Abstract

A boson–fermion (BF) quantum-statistical binary gas mixture model of high- T c superconductors (HTSCs) recently introduced consists of resonant bosonic Cooper electron pairs (CPs) in chemical and thermal equilibrium with single unpaired electrons. Here, this model is refined and extended to include: i) the anisotropy of the original BF vertex interaction causing boson formation/disintegration and ii) momentum-independent Coulomb repulsions between electron charge carriers. It is shown that pair breakings due to Coulomb repulsion depend on the separation between boson and fermion spectra. Specifically, as such a separation shrinks, the pair-breaking ability of the Coulomb interaction weakens and disappears altogether at the Bose–Einstein condensation (BEC) T c , i.e., at the temperature at which a complete softening of bosons occurs due to boson self-energy renormalization.
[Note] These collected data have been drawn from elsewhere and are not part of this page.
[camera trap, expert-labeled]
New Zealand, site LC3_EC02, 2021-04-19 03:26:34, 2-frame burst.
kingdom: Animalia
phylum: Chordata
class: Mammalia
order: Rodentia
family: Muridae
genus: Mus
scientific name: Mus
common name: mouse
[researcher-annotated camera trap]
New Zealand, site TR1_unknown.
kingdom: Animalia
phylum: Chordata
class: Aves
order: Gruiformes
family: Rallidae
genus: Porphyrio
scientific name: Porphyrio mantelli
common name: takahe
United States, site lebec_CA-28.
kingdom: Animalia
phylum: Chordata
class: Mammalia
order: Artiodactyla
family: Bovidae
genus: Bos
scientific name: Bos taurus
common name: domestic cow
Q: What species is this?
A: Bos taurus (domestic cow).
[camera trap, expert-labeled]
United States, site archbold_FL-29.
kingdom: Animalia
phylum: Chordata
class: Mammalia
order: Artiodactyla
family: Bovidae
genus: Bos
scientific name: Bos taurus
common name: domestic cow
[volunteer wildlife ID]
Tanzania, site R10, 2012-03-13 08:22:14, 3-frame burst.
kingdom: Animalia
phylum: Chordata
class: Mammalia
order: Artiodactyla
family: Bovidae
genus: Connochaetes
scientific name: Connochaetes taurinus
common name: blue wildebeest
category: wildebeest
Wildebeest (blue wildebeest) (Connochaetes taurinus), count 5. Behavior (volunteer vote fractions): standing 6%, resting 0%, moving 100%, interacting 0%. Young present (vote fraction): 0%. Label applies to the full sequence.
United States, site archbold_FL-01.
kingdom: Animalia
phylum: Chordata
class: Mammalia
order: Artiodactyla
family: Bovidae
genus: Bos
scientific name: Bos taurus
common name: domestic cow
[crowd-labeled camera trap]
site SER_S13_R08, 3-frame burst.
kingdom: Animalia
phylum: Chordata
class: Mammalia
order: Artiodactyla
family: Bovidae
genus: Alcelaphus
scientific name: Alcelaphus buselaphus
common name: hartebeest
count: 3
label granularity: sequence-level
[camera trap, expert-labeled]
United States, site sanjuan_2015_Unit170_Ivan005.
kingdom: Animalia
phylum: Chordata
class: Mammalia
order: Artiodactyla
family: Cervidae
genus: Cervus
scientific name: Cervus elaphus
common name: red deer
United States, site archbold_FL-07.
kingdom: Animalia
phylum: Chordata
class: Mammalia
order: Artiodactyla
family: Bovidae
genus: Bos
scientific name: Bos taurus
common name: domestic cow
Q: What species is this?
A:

Simultaneous inclusion of both effects produces “islands” in momentum space of incoherent CPs above the Fermi sea as temperature is lowered. These islands grow upon further cooling and merge together just before T c is reached. The BF model thusly extended now predicts a pseudogap phase in 2D HTSCs with lines of points on the Fermi surface along which the pseudogap vanishes, hence explaining the origin of the temperature-dependent “Fermi arcs” observed in experiments.